### Objetivo del ejercicio
Reescribe todas las entradas como una lista JSON de cadenas, una por cada línea, sin incluir las líneas en blanco.

### Entradas proporcionadas

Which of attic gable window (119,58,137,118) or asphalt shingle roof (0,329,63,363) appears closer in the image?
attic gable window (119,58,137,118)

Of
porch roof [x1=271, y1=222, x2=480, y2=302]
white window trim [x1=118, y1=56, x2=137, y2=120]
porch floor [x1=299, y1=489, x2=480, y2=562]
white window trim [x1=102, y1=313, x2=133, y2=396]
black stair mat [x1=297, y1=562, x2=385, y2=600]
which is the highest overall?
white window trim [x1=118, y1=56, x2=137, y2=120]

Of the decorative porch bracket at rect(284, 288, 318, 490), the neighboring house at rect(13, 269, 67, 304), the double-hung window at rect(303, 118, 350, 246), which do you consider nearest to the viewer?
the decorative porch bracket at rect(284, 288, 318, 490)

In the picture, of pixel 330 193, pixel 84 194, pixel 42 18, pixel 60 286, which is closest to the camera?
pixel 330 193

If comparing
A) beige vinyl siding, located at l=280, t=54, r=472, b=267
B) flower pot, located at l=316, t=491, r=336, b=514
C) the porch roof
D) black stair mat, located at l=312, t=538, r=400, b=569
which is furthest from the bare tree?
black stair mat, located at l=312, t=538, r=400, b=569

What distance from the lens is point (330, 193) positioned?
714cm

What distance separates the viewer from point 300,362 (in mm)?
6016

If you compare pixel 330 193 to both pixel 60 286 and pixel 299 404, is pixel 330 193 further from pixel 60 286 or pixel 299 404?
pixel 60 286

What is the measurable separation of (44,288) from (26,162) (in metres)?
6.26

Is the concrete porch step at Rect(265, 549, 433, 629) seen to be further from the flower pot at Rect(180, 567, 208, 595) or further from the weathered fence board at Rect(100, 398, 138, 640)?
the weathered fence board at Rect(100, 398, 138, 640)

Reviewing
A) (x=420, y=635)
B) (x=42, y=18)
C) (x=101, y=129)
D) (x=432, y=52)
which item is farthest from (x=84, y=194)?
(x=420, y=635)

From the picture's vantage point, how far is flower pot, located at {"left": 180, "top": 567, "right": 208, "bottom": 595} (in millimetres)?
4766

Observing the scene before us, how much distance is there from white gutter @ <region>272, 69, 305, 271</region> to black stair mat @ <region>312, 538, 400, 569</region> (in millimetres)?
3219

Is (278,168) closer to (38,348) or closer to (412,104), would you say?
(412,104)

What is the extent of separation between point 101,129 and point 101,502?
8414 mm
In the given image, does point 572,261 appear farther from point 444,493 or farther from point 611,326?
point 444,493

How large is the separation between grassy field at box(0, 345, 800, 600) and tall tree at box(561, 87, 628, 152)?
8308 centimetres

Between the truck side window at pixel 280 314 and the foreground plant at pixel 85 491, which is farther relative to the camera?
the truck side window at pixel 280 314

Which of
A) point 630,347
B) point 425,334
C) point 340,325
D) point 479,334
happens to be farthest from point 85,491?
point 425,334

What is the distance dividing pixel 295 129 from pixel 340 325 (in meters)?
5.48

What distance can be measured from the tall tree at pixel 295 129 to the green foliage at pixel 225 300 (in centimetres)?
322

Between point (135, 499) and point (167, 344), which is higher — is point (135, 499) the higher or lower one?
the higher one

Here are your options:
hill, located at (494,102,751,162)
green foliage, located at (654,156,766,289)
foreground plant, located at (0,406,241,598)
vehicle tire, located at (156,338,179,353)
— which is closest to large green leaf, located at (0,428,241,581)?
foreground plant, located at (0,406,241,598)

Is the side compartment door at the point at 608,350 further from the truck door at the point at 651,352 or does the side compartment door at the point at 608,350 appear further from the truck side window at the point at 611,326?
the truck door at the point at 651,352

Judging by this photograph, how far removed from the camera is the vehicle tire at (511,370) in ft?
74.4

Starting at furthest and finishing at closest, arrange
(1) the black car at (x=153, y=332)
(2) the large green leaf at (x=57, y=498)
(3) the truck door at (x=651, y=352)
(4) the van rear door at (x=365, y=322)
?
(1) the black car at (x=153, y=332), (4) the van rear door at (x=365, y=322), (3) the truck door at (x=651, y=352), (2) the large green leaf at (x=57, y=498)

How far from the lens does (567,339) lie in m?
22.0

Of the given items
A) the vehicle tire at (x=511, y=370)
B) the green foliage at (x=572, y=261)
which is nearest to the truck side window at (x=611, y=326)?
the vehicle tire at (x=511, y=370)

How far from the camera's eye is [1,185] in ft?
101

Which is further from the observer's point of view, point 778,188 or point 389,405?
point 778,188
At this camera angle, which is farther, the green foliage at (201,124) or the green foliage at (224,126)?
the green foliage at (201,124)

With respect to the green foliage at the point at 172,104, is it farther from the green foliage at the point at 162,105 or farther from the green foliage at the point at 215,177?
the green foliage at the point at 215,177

### Salida completa
[
  "Which of attic gable window (119,58,137,118) or asphalt shingle roof (0,329,63,363) appears closer in the image?",
  "attic gable window (119,58,137,118)",
  "Of",
  "porch roof [x1=271, y1=222, x2=480, y2=302]",
  "white window trim [x1=118, y1=56, x2=137, y2=120]",
  "porch floor [x1=299, y1=489, x2=480, y2=562]",
  "white window trim [x1=102, y1=313, x2=133, y2=396]",
  "black stair mat [x1=297, y1=562, x2=385, y2=600]",
  "which is the highest overall?",
  "white window trim [x1=118, y1=56, x2=137, y2=120]",
  "Of the decorative porch bracket at rect(284, 288, 318, 490), the neighboring house at rect(13, 269, 67, 304), the double-hung window at rect(303, 118, 350, 246), which do you consider nearest to the viewer?",
  "the decorative porch bracket at rect(284, 288, 318, 490)",
  "In the picture, of pixel 330 193, pixel 84 194, pixel 42 18, pixel 60 286, which is closest to the camera?",
  "pixel 330 193",
  "If comparing",
  "A) beige vinyl siding, located at l=280, t=54, r=472, b=267",
  "B) flower pot, located at l=316, t=491, r=336, b=514",
  "C) the porch roof",
  "D) black stair mat, located at l=312, t=538, r=400, b=569",
  "which is furthest from the bare tree?",
  "black stair mat, located at l=312, t=538, r=400, b=569",
  "What distance from the lens is point (330, 193) positioned?",
  "714cm",
  "What distance separates the viewer from point 300,362 (in mm)?",
  "6016",
  "If you compare pixel 330 193 to both pixel 60 286 and pixel 299 404, is pixel 330 193 further from pixel 60 286 or pixel 299 404?",
  "pixel 60 286",
  "What is the measurable separation of (44,288) from (26,162) (in metres)?",
  "6.26",
  "Is the concrete porch step at Rect(265, 549, 433, 629) seen to be further from the flower pot at Rect(180, 567, 208, 595) or further from the weathered fence board at Rect(100, 398, 138, 640)?",
  "the weathered fence board at Rect(100, 398, 138, 640)",
  "Reviewing",
  "A) (x=420, y=635)",
  "B) (x=42, y=18)",
  "C) (x=101, y=129)",
  "D) (x=432, y=52)",
  "which item is farthest from (x=84, y=194)?",
  "(x=420, y=635)",
  "From the picture's vantage point, how far is flower pot, located at {\"left\": 180, \"top\": 567, \"right\": 208, \"bottom\": 595} (in millimetres)?",
  "4766",
  "Observing the scene before us, how much distance is there from white gutter @ <region>272, 69, 305, 271</region> to black stair mat @ <region>312, 538, 400, 569</region> (in millimetres)?",
  "3219",
  "Is (278,168) closer to (38,348) or closer to (412,104), would you say?",
  "(412,104)",
  "What is the extent of separation between point 101,129 and point 101,502?",
  "8414 mm",
  "In the given image, does point 572,261 appear farther from point 444,493 or farther from point 611,326?",
  "point 444,493",
  "How large is the separation between grassy field at box(0, 345, 800, 600) and tall tree at box(561, 87, 628, 152)?",
  "8308 centimetres",
  "Between the truck side window at pixel 280 314 and the foreground plant at pixel 85 491, which is farther relative to the camera?",
  "the truck side window at pixel 280 314",
  "Which of",
  "A) point 630,347",
  "B) point 425,334",
  "C) point 340,325",
  "D) point 479,334",
  "happens to be farthest from point 85,491?",
  "point 425,334",
  "What is the distance dividing pixel 295 129 from pixel 340 325 (in meters)?",
  "5.48",
  "What distance can be measured from the tall tree at pixel 295 129 to the green foliage at pixel 225 300 (in centimetres)?",
  "322",
  "Between point (135, 499) and point (167, 344), which is higher — is point (135, 499) the higher or lower one?",
  "the higher one",
  "Here are your options:",
  "hill, located at (494,102,751,162)",
  "green foliage, located at (654,156,766,289)",
  "foreground plant, located at (0,406,241,598)",
  "vehicle tire, located at (156,338,179,353)",
  "— which is closest to large green leaf, located at (0,428,241,581)?",
  "foreground plant, located at (0,406,241,598)",
  "Is the side compartment door at the point at 608,350 further from the truck door at the point at 651,352 or does the side compartment door at the point at 608,350 appear further from the truck side window at the point at 611,326?",
  "the truck door at the point at 651,352",
  "Judging by this photograph, how far removed from the camera is the vehicle tire at (511,370) in ft?",
  "74.4",
  "Starting at furthest and finishing at closest, arrange",
  "(1) the black car at (x=153, y=332)",
  "(2) the large green leaf at (x=57, y=498)",
  "(3) the truck door at (x=651, y=352)",
  "(4) the van rear door at (x=365, y=322)",
  "?",
  "(1) the black car at (x=153, y=332), (4) the van rear door at (x=365, y=322), (3) the truck door at (x=651, y=352), (2) the large green leaf at (x=57, y=498)",
  "How far from the lens does (567,339) lie in m?",
  "22.0",
  "Of the given items",
  "A) the vehicle tire at (x=511, y=370)",
  "B) the green foliage at (x=572, y=261)",
  "which is nearest to the truck side window at (x=611, y=326)?",
  "the vehicle tire at (x=511, y=370)",
  "How far from the camera's eye is [1,185] in ft?",
  "101",
  "Which is further from the observer's point of view, point 778,188 or point 389,405?",
  "point 778,188",
  "At this camera angle, which is farther, the green foliage at (201,124) or the green foliage at (224,126)?",
  "the green foliage at (201,124)",
  "With respect to the green foliage at the point at 172,104, is it farther from the green foliage at the point at 162,105 or farther from the green foliage at the point at 215,177?",
  "the green foliage at the point at 215,177"
]